Microsoft released just two security updates this week that patch three vulnerabilities in Windows, marking the beginning of the bug year with a relatively slow start, said researchers.
Just one of the three flaws is rated "critical," the highest ranking Microsoft uses, while the other two were tagged as "important" and "moderate," the next two steps in the company's four-stage scoring system.
MS08-001, the update that addresses two bugs in a trio of Windows' TCP/IP protocols, was the obvious pick for immediate deployment. "This is a classic kind of IP attack," said Andrew Storms, director of security operations at nCircle Inc. "All an attacker needs is a well-crafted multicast packet."
Amol Sarwate, manager of Qualys' vulnerability lab, agreed. "An attack doesn't require any user intervention," he said, "such as clicking on a link or opening an attachment. An attack only requires remotely sent packets."
The three vulnerable protocols patched by the update include IGMP (Internet Group Management Protocol), MLD (Multicast Listener Discovery) and ICMP (Internet Control Message Protocol). The first two are used in over-IP multicasting -- the classic example of that one-to-many technology is a webcast -- while the third, ICMP, is a maintenance protocol that manages more mundane things: network connectivity and routing.
Storms downplayed the threat posed by the bugs patched in MS08-001. "The good news is that many hosts don't have multicast [protocols] enabled, and the firewall blocks [their traffic]. So for any zero-day exploit, default Windows XP and Vista [installations] have already been mitigated." Even so, he recommended that administrators deploy the update as soon as possible.
Sarwate, on the other hand, considered the danger to be more significant. "The protocols can easily be enabled," he said. "Companies may have enabled them on client machines, especially IGMP for group management applications in mixed environments with both Unix and Windows systems."
As reported earlier Tuesday, the MS08-002 bulletin patched a privilege-elevation bug in the LSASS (Local Security Authority Subsystem Service) process within Windows 2000, XP and Server 2003.
Both Storms and Sarwate, however, also remarked on what was not included in Tuesday's batch: a fix for the Web Proxy Autodiscovery (WPAD) bug that Microsoft acknowledged a month ago. The WPAD vulnerability -- actually a flaw in how Windows PCs look up DNS information -- was originally patched in 1999 but resurfaced recently when a researcher pointed out that it had crept back into later versions of the operating system.
"If Microsoft acknowledges an issue, they usually fix it in the next patch cycle," noted Sarwate. "But it's not being addressed. I was sort of hoping it would be fixed in the January releases."
All in all, however, it wasn't a bad way for IT administrators and Windows users to start 2008. In comparison, January 2007 featured four security updates that patched 10 different vulnerabilities. "This is a fairly light load to begin the year," Sarwate said.

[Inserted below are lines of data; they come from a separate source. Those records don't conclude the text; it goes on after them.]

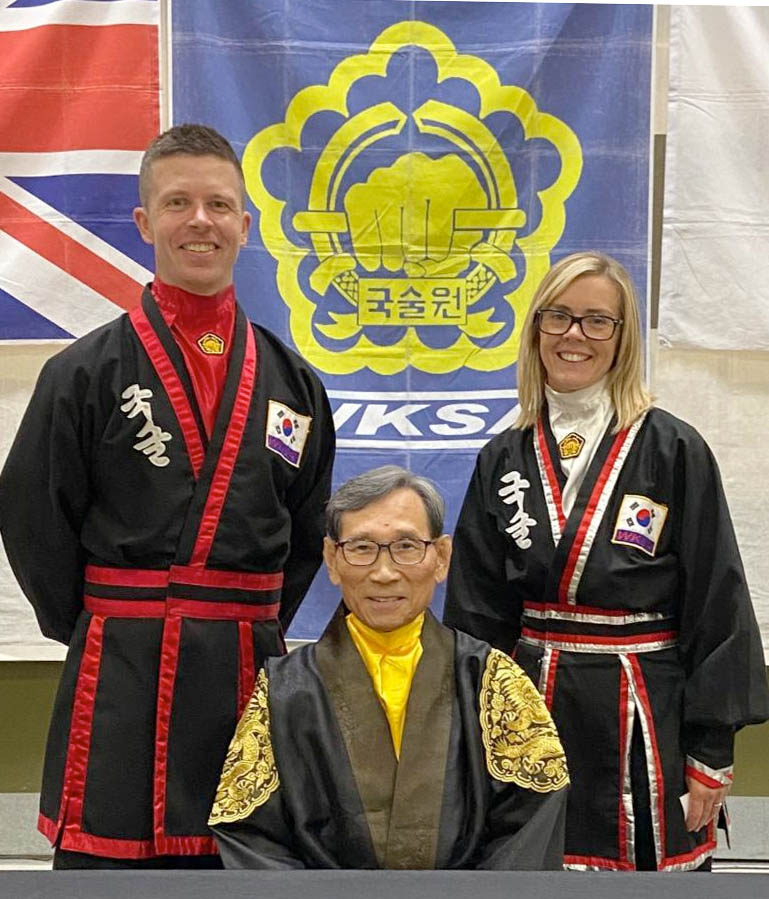 Main image of Newmarket Martial Arts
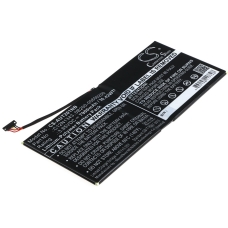 Kompatibilis akkumulátor csere Asus 0B200-00600200,C12N1343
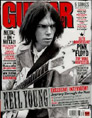 Guitar World Magazine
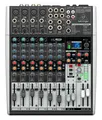 Produktbild: 4033653021166 Behringer Xenyx X1204USB Audio-Mixer 12 Kanäle Grau Behringer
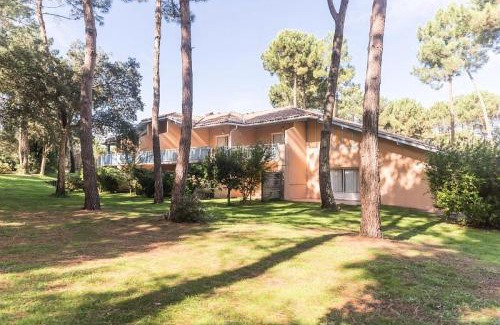 Soustons Apartment | Les Maisons du Domaine du Golf de Pinsolle - maeva Home - Maison 3 pièces 6 personnes - Sélection MAE-5584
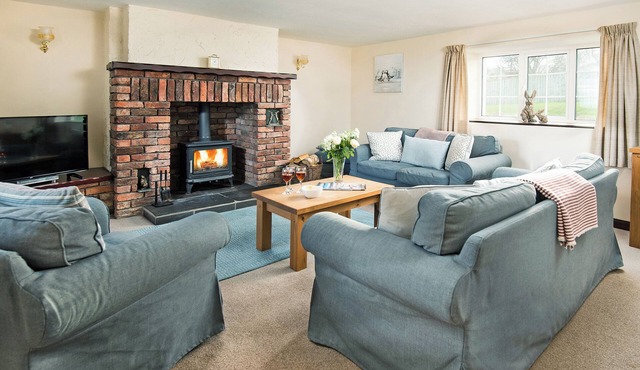 3 bedroom accommodation in Dunstan, near Craster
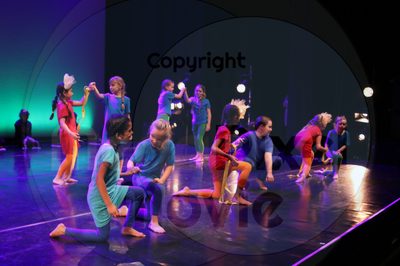 Let's Dance - Image 0141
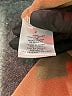 Olive and Oak 100% Polyester Tan Coat Size M - photo 7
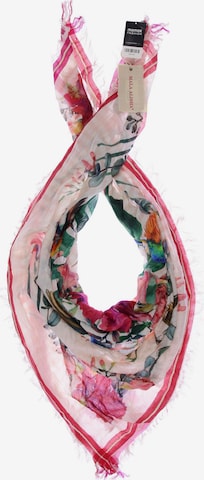 Mala Alisha Scarf & Wrap in One size in Mixed colors: front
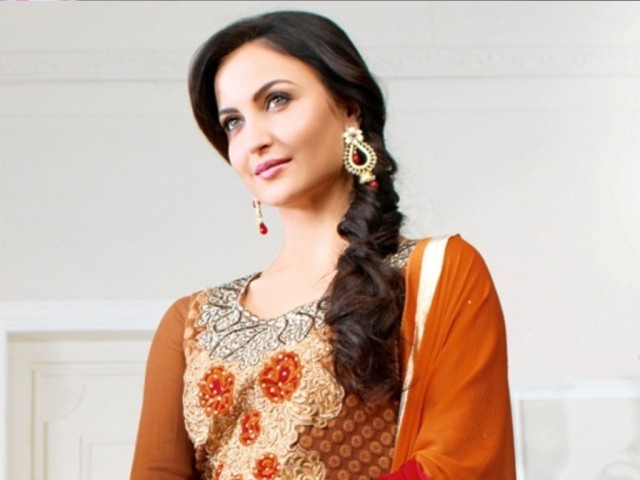 Elli  Avram Fotoğrafı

"But I think this will be a big year for patches," countered Storms. "Both of these [bulletins] today are well-representing trends. Researchers are looking into the past to see vulnerabilities [they can use] in the future.
"I expect we'll see more [graphics device interface] vulnerabilities in Windows this year, more [Windows Metafile Format] bugs and more file-parsing bugs in 2008," he predicted.
January's patches can be downloaded and installed via the Microsoft Update and Windows Update services, as well as through Windows Server Update Services.